Bitte sehr, ein großes Dunkles. Vielen Dank. Hätten Sie auch Zettel und Stift für mich? Ach, das hätte ich vielleicht den Dichter von eben fragen sollen. War das überhaupt ein Mann? Ich bin mir da nicht sicher. Ich auch nicht. Ach, deshalb die peinliche Pause vorhin. Meinen Sie, daß er oder sie das bemerkt hat? Ja, nun. Also ich bringe Ihnen Papier. Danke.

Bitte sehr. Gehen Sie jetzt auch unter die Schriftsteller? Neihein. Ich möchte eine Pro-contra-Liste Eierschecke vs. Schaumelephant machen. Haben Sie schon Kriterien für den Vergleich? Das habe ich gar nicht bedacht! Ich bin so unsystematisch. Das sagen auch meine Kinder immer. Gut: Farbe, Preis, Gewicht. Volumen. Zuckergehalt. Bauchgefühl. Kombinationsmöglichkeiten.. Also zu Schwarzbier passen beide nicht, so viel ist schon mal sicher. Sagen Sie, Sie wollen wohl gar nichts verkaufen!? Oh ja, Sie haben recht: beide passen hervorragend zu Bier! Dann bringen Sie doch gleich mal noch eins! Gerne.

Ah, Sie sind ja von der Toilette zurück. Na hören Sie mal, bestimmt schon seit zehn Minuten. Nein, mit Ihnen spreche ich doch gar nicht, junge Frau. Ich meinte unseren.. unsere.. unser Genie! Mich? Ja, wer ist denn von uns Vieren hier das Genie? Na gut, wenn ich mich hier so umsehe – verzeihen Sie – bin das wohl ich. Prost! [Glas erhebend] Für mich bitte noch einen Tee. Mit Milch? Nein. Gut.

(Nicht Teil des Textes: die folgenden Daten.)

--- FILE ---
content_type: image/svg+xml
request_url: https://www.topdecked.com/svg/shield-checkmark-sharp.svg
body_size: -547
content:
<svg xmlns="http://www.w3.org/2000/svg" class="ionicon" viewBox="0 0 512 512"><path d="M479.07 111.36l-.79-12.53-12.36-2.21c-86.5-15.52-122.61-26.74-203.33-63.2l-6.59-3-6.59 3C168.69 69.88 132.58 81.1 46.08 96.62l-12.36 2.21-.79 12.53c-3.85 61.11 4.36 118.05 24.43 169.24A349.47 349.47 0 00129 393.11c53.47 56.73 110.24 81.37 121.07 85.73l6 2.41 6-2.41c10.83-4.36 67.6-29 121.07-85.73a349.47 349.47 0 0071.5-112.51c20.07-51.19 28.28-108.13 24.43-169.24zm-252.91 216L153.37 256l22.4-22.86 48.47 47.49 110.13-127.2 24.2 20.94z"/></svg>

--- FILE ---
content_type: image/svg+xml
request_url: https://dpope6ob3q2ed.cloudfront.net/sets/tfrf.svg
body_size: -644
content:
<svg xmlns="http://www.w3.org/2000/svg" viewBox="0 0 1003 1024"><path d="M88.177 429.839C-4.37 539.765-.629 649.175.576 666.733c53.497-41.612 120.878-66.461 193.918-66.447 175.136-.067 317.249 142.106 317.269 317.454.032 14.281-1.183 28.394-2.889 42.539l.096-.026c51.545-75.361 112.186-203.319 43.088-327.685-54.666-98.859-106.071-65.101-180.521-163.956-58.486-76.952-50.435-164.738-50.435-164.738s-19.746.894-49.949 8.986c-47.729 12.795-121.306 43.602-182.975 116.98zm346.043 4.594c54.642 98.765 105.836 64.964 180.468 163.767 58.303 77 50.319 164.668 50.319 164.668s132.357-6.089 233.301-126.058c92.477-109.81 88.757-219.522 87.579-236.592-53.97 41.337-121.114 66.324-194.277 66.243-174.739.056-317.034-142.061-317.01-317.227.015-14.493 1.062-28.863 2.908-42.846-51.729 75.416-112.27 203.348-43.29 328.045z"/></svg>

Ach so! Die Sorte!? Ja, Sie haben recht. Pfefferminze bitte. Gerne. Für Sie noch etwas? Ja. Eierschecke hat elf zu zwölf gegen den Schaumelephanten gewonnen. Beachtlich. Bekommen Sie. Vielleicht noch ein Bier? Nein, ich habe noch. Aber einen Tee nehme ich auch noch. Pfefferminze? Thüringer Kräutermischung! Ausgezeichnete Wahl. Ich weiß.